Rewrite the material as a JSON list of strings, one string per line and blank lines omitted, starting at its beginning and ending at the line that contains "Returning a JSON". Leave the pictures out.

Recorded data
###

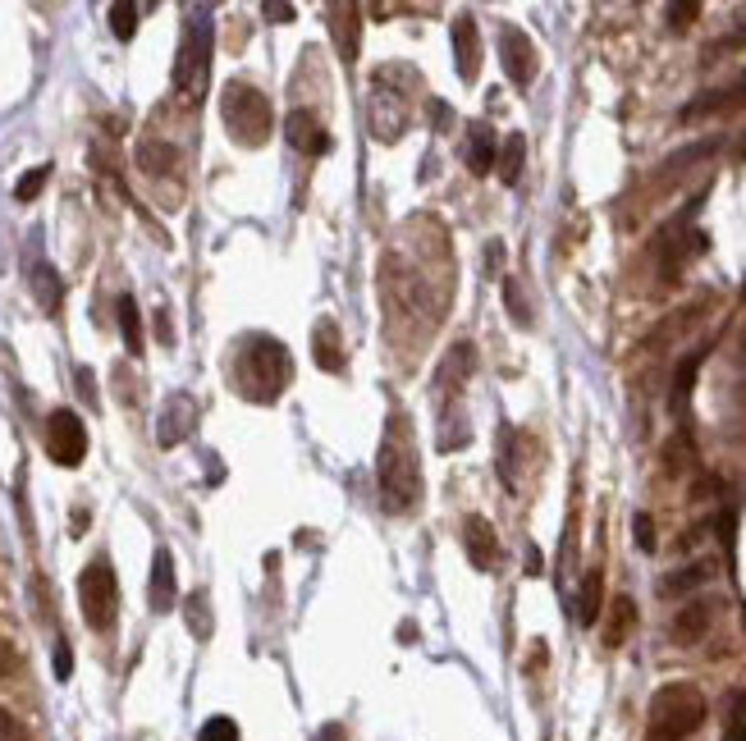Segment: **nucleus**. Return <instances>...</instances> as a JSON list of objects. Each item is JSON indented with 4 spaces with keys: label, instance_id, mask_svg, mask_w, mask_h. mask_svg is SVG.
Returning a JSON list of instances; mask_svg holds the SVG:
<instances>
[{
    "label": "nucleus",
    "instance_id": "20e7f679",
    "mask_svg": "<svg viewBox=\"0 0 746 741\" xmlns=\"http://www.w3.org/2000/svg\"><path fill=\"white\" fill-rule=\"evenodd\" d=\"M220 115H225L229 138L243 142V147H261L271 138V101L252 83H229L225 97H220Z\"/></svg>",
    "mask_w": 746,
    "mask_h": 741
},
{
    "label": "nucleus",
    "instance_id": "cd10ccee",
    "mask_svg": "<svg viewBox=\"0 0 746 741\" xmlns=\"http://www.w3.org/2000/svg\"><path fill=\"white\" fill-rule=\"evenodd\" d=\"M458 444H467V417L458 408L444 412V430H440V449H458Z\"/></svg>",
    "mask_w": 746,
    "mask_h": 741
},
{
    "label": "nucleus",
    "instance_id": "412c9836",
    "mask_svg": "<svg viewBox=\"0 0 746 741\" xmlns=\"http://www.w3.org/2000/svg\"><path fill=\"white\" fill-rule=\"evenodd\" d=\"M522 161H527V138L522 133H509L504 138V147H499V161H495V170H499V183H518L522 179Z\"/></svg>",
    "mask_w": 746,
    "mask_h": 741
},
{
    "label": "nucleus",
    "instance_id": "f8f14e48",
    "mask_svg": "<svg viewBox=\"0 0 746 741\" xmlns=\"http://www.w3.org/2000/svg\"><path fill=\"white\" fill-rule=\"evenodd\" d=\"M284 138H289V147L307 151V156L330 151V138H325L321 119H316L312 110H289V115H284Z\"/></svg>",
    "mask_w": 746,
    "mask_h": 741
},
{
    "label": "nucleus",
    "instance_id": "7ed1b4c3",
    "mask_svg": "<svg viewBox=\"0 0 746 741\" xmlns=\"http://www.w3.org/2000/svg\"><path fill=\"white\" fill-rule=\"evenodd\" d=\"M705 723V696L692 682H669L650 696L646 741H687Z\"/></svg>",
    "mask_w": 746,
    "mask_h": 741
},
{
    "label": "nucleus",
    "instance_id": "c85d7f7f",
    "mask_svg": "<svg viewBox=\"0 0 746 741\" xmlns=\"http://www.w3.org/2000/svg\"><path fill=\"white\" fill-rule=\"evenodd\" d=\"M138 5H110V28H115L119 42H129L133 33H138Z\"/></svg>",
    "mask_w": 746,
    "mask_h": 741
},
{
    "label": "nucleus",
    "instance_id": "aec40b11",
    "mask_svg": "<svg viewBox=\"0 0 746 741\" xmlns=\"http://www.w3.org/2000/svg\"><path fill=\"white\" fill-rule=\"evenodd\" d=\"M737 106H746V74H742V83L728 87V92H710V97L682 106V119H701V115H714V110H737Z\"/></svg>",
    "mask_w": 746,
    "mask_h": 741
},
{
    "label": "nucleus",
    "instance_id": "a19ab883",
    "mask_svg": "<svg viewBox=\"0 0 746 741\" xmlns=\"http://www.w3.org/2000/svg\"><path fill=\"white\" fill-rule=\"evenodd\" d=\"M266 19H280V23H289V19H293V5H266Z\"/></svg>",
    "mask_w": 746,
    "mask_h": 741
},
{
    "label": "nucleus",
    "instance_id": "4468645a",
    "mask_svg": "<svg viewBox=\"0 0 746 741\" xmlns=\"http://www.w3.org/2000/svg\"><path fill=\"white\" fill-rule=\"evenodd\" d=\"M147 600H152V613H170L174 600H179V586H174V554H170V549H156Z\"/></svg>",
    "mask_w": 746,
    "mask_h": 741
},
{
    "label": "nucleus",
    "instance_id": "f03ea898",
    "mask_svg": "<svg viewBox=\"0 0 746 741\" xmlns=\"http://www.w3.org/2000/svg\"><path fill=\"white\" fill-rule=\"evenodd\" d=\"M380 504L385 513H412L417 499H422V472H417V453H412L408 435H403V421H394V430L380 444Z\"/></svg>",
    "mask_w": 746,
    "mask_h": 741
},
{
    "label": "nucleus",
    "instance_id": "0eeeda50",
    "mask_svg": "<svg viewBox=\"0 0 746 741\" xmlns=\"http://www.w3.org/2000/svg\"><path fill=\"white\" fill-rule=\"evenodd\" d=\"M46 453L60 467H78L87 458V426L78 421V412H69V408L51 412V421H46Z\"/></svg>",
    "mask_w": 746,
    "mask_h": 741
},
{
    "label": "nucleus",
    "instance_id": "a211bd4d",
    "mask_svg": "<svg viewBox=\"0 0 746 741\" xmlns=\"http://www.w3.org/2000/svg\"><path fill=\"white\" fill-rule=\"evenodd\" d=\"M600 609H605V577L591 568L582 577V586H577V623L582 627L600 623Z\"/></svg>",
    "mask_w": 746,
    "mask_h": 741
},
{
    "label": "nucleus",
    "instance_id": "c756f323",
    "mask_svg": "<svg viewBox=\"0 0 746 741\" xmlns=\"http://www.w3.org/2000/svg\"><path fill=\"white\" fill-rule=\"evenodd\" d=\"M197 741H238L234 719H225V714H216V719H206V728L197 732Z\"/></svg>",
    "mask_w": 746,
    "mask_h": 741
},
{
    "label": "nucleus",
    "instance_id": "423d86ee",
    "mask_svg": "<svg viewBox=\"0 0 746 741\" xmlns=\"http://www.w3.org/2000/svg\"><path fill=\"white\" fill-rule=\"evenodd\" d=\"M78 604H83V623L92 632H110L119 613V586H115V568L110 559H92L78 577Z\"/></svg>",
    "mask_w": 746,
    "mask_h": 741
},
{
    "label": "nucleus",
    "instance_id": "ddd939ff",
    "mask_svg": "<svg viewBox=\"0 0 746 741\" xmlns=\"http://www.w3.org/2000/svg\"><path fill=\"white\" fill-rule=\"evenodd\" d=\"M454 60H458V78L476 83V74H481V33H476L472 14H463L454 23Z\"/></svg>",
    "mask_w": 746,
    "mask_h": 741
},
{
    "label": "nucleus",
    "instance_id": "58836bf2",
    "mask_svg": "<svg viewBox=\"0 0 746 741\" xmlns=\"http://www.w3.org/2000/svg\"><path fill=\"white\" fill-rule=\"evenodd\" d=\"M14 668H19V655H14L10 641H0V677H10Z\"/></svg>",
    "mask_w": 746,
    "mask_h": 741
},
{
    "label": "nucleus",
    "instance_id": "72a5a7b5",
    "mask_svg": "<svg viewBox=\"0 0 746 741\" xmlns=\"http://www.w3.org/2000/svg\"><path fill=\"white\" fill-rule=\"evenodd\" d=\"M724 741H746V696L733 700V719H728V737Z\"/></svg>",
    "mask_w": 746,
    "mask_h": 741
},
{
    "label": "nucleus",
    "instance_id": "5701e85b",
    "mask_svg": "<svg viewBox=\"0 0 746 741\" xmlns=\"http://www.w3.org/2000/svg\"><path fill=\"white\" fill-rule=\"evenodd\" d=\"M330 28H335V46H339V55H344V60H353L357 55V10L353 5H335V10H330Z\"/></svg>",
    "mask_w": 746,
    "mask_h": 741
},
{
    "label": "nucleus",
    "instance_id": "473e14b6",
    "mask_svg": "<svg viewBox=\"0 0 746 741\" xmlns=\"http://www.w3.org/2000/svg\"><path fill=\"white\" fill-rule=\"evenodd\" d=\"M664 14H669V28H678V33H682V28H692V19L701 14V5H696V0H687V5H669Z\"/></svg>",
    "mask_w": 746,
    "mask_h": 741
},
{
    "label": "nucleus",
    "instance_id": "4be33fe9",
    "mask_svg": "<svg viewBox=\"0 0 746 741\" xmlns=\"http://www.w3.org/2000/svg\"><path fill=\"white\" fill-rule=\"evenodd\" d=\"M115 312H119V334H124V348L138 357L142 353V316H138V302H133V293H119Z\"/></svg>",
    "mask_w": 746,
    "mask_h": 741
},
{
    "label": "nucleus",
    "instance_id": "b1692460",
    "mask_svg": "<svg viewBox=\"0 0 746 741\" xmlns=\"http://www.w3.org/2000/svg\"><path fill=\"white\" fill-rule=\"evenodd\" d=\"M710 581V563H687V568H678L673 577L660 581L664 595H682V591H696V586H705Z\"/></svg>",
    "mask_w": 746,
    "mask_h": 741
},
{
    "label": "nucleus",
    "instance_id": "393cba45",
    "mask_svg": "<svg viewBox=\"0 0 746 741\" xmlns=\"http://www.w3.org/2000/svg\"><path fill=\"white\" fill-rule=\"evenodd\" d=\"M184 618H188V632L197 636V641H206L211 636V600H206V591H193L184 600Z\"/></svg>",
    "mask_w": 746,
    "mask_h": 741
},
{
    "label": "nucleus",
    "instance_id": "1a4fd4ad",
    "mask_svg": "<svg viewBox=\"0 0 746 741\" xmlns=\"http://www.w3.org/2000/svg\"><path fill=\"white\" fill-rule=\"evenodd\" d=\"M193 426H197L193 394H170V403L161 408V421H156V444H161V449H174V444L188 440Z\"/></svg>",
    "mask_w": 746,
    "mask_h": 741
},
{
    "label": "nucleus",
    "instance_id": "f704fd0d",
    "mask_svg": "<svg viewBox=\"0 0 746 741\" xmlns=\"http://www.w3.org/2000/svg\"><path fill=\"white\" fill-rule=\"evenodd\" d=\"M632 531H637V545L650 554V549H655V522H650L646 513H637V522H632Z\"/></svg>",
    "mask_w": 746,
    "mask_h": 741
},
{
    "label": "nucleus",
    "instance_id": "dca6fc26",
    "mask_svg": "<svg viewBox=\"0 0 746 741\" xmlns=\"http://www.w3.org/2000/svg\"><path fill=\"white\" fill-rule=\"evenodd\" d=\"M499 161V138L490 133V124H467V165H472V174H490Z\"/></svg>",
    "mask_w": 746,
    "mask_h": 741
},
{
    "label": "nucleus",
    "instance_id": "e433bc0d",
    "mask_svg": "<svg viewBox=\"0 0 746 741\" xmlns=\"http://www.w3.org/2000/svg\"><path fill=\"white\" fill-rule=\"evenodd\" d=\"M0 741H23V728L10 709H0Z\"/></svg>",
    "mask_w": 746,
    "mask_h": 741
},
{
    "label": "nucleus",
    "instance_id": "a878e982",
    "mask_svg": "<svg viewBox=\"0 0 746 741\" xmlns=\"http://www.w3.org/2000/svg\"><path fill=\"white\" fill-rule=\"evenodd\" d=\"M33 289H37V302H42L46 312H55V307H60V280H55L51 266H37L33 270Z\"/></svg>",
    "mask_w": 746,
    "mask_h": 741
},
{
    "label": "nucleus",
    "instance_id": "6ab92c4d",
    "mask_svg": "<svg viewBox=\"0 0 746 741\" xmlns=\"http://www.w3.org/2000/svg\"><path fill=\"white\" fill-rule=\"evenodd\" d=\"M632 627H637V604H632L628 595H618V600L609 604V623H605V645H609V650H618V645L628 641Z\"/></svg>",
    "mask_w": 746,
    "mask_h": 741
},
{
    "label": "nucleus",
    "instance_id": "9b49d317",
    "mask_svg": "<svg viewBox=\"0 0 746 741\" xmlns=\"http://www.w3.org/2000/svg\"><path fill=\"white\" fill-rule=\"evenodd\" d=\"M710 627H714V604L710 600H692V604H682V609L673 613L669 636H673V645H696V641L710 636Z\"/></svg>",
    "mask_w": 746,
    "mask_h": 741
},
{
    "label": "nucleus",
    "instance_id": "f3484780",
    "mask_svg": "<svg viewBox=\"0 0 746 741\" xmlns=\"http://www.w3.org/2000/svg\"><path fill=\"white\" fill-rule=\"evenodd\" d=\"M138 170H147V174H174L179 170V147H170V142H161V138H142L138 142Z\"/></svg>",
    "mask_w": 746,
    "mask_h": 741
},
{
    "label": "nucleus",
    "instance_id": "2eb2a0df",
    "mask_svg": "<svg viewBox=\"0 0 746 741\" xmlns=\"http://www.w3.org/2000/svg\"><path fill=\"white\" fill-rule=\"evenodd\" d=\"M312 357H316V366L321 371H344V339H339V325L330 321V316H321L316 321V330H312Z\"/></svg>",
    "mask_w": 746,
    "mask_h": 741
},
{
    "label": "nucleus",
    "instance_id": "39448f33",
    "mask_svg": "<svg viewBox=\"0 0 746 741\" xmlns=\"http://www.w3.org/2000/svg\"><path fill=\"white\" fill-rule=\"evenodd\" d=\"M206 69H211V19H206V10H197L184 33V46H179V60H174V92L188 106L202 97Z\"/></svg>",
    "mask_w": 746,
    "mask_h": 741
},
{
    "label": "nucleus",
    "instance_id": "c9c22d12",
    "mask_svg": "<svg viewBox=\"0 0 746 741\" xmlns=\"http://www.w3.org/2000/svg\"><path fill=\"white\" fill-rule=\"evenodd\" d=\"M69 673H74V655H69V645L60 641V645H55V677L69 682Z\"/></svg>",
    "mask_w": 746,
    "mask_h": 741
},
{
    "label": "nucleus",
    "instance_id": "ea45409f",
    "mask_svg": "<svg viewBox=\"0 0 746 741\" xmlns=\"http://www.w3.org/2000/svg\"><path fill=\"white\" fill-rule=\"evenodd\" d=\"M156 334H161V344H174V325H170V312H156Z\"/></svg>",
    "mask_w": 746,
    "mask_h": 741
},
{
    "label": "nucleus",
    "instance_id": "7c9ffc66",
    "mask_svg": "<svg viewBox=\"0 0 746 741\" xmlns=\"http://www.w3.org/2000/svg\"><path fill=\"white\" fill-rule=\"evenodd\" d=\"M504 302H509V312H513V321L527 330L531 325V307L522 302V289H518V280H504Z\"/></svg>",
    "mask_w": 746,
    "mask_h": 741
},
{
    "label": "nucleus",
    "instance_id": "9d476101",
    "mask_svg": "<svg viewBox=\"0 0 746 741\" xmlns=\"http://www.w3.org/2000/svg\"><path fill=\"white\" fill-rule=\"evenodd\" d=\"M463 549H467V559H472L476 572H495L499 568V536H495V527H490L481 513H472L463 522Z\"/></svg>",
    "mask_w": 746,
    "mask_h": 741
},
{
    "label": "nucleus",
    "instance_id": "f257e3e1",
    "mask_svg": "<svg viewBox=\"0 0 746 741\" xmlns=\"http://www.w3.org/2000/svg\"><path fill=\"white\" fill-rule=\"evenodd\" d=\"M289 353L271 334H248L238 344V394H248L252 403H275L289 385Z\"/></svg>",
    "mask_w": 746,
    "mask_h": 741
},
{
    "label": "nucleus",
    "instance_id": "4c0bfd02",
    "mask_svg": "<svg viewBox=\"0 0 746 741\" xmlns=\"http://www.w3.org/2000/svg\"><path fill=\"white\" fill-rule=\"evenodd\" d=\"M78 394H83L87 403H97V380H92V371H87V366H78Z\"/></svg>",
    "mask_w": 746,
    "mask_h": 741
},
{
    "label": "nucleus",
    "instance_id": "6e6552de",
    "mask_svg": "<svg viewBox=\"0 0 746 741\" xmlns=\"http://www.w3.org/2000/svg\"><path fill=\"white\" fill-rule=\"evenodd\" d=\"M499 60H504V74L518 87H527L536 78V42L522 28H504L499 33Z\"/></svg>",
    "mask_w": 746,
    "mask_h": 741
},
{
    "label": "nucleus",
    "instance_id": "2f4dec72",
    "mask_svg": "<svg viewBox=\"0 0 746 741\" xmlns=\"http://www.w3.org/2000/svg\"><path fill=\"white\" fill-rule=\"evenodd\" d=\"M46 179H51V170H46V165H37V170L28 174V179H19V188H14V197H19V202H33V197L46 188Z\"/></svg>",
    "mask_w": 746,
    "mask_h": 741
},
{
    "label": "nucleus",
    "instance_id": "bb28decb",
    "mask_svg": "<svg viewBox=\"0 0 746 741\" xmlns=\"http://www.w3.org/2000/svg\"><path fill=\"white\" fill-rule=\"evenodd\" d=\"M696 371H701V353H692L687 362L678 366V376H673V403H687V394H692V385H696Z\"/></svg>",
    "mask_w": 746,
    "mask_h": 741
}]
</instances>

###

* **WRITTEN SOLUTION**
[
  "Segment: **nucleus**. Return <instances>...</instances> as a JSON list of objects. Each item is JSON indented with 4 spaces with keys: label, instance_id, mask_svg, mask_w, mask_h. mask_svg is SVG.",
  "Returning a JSON list of instances; mask_svg holds the SVG:"
]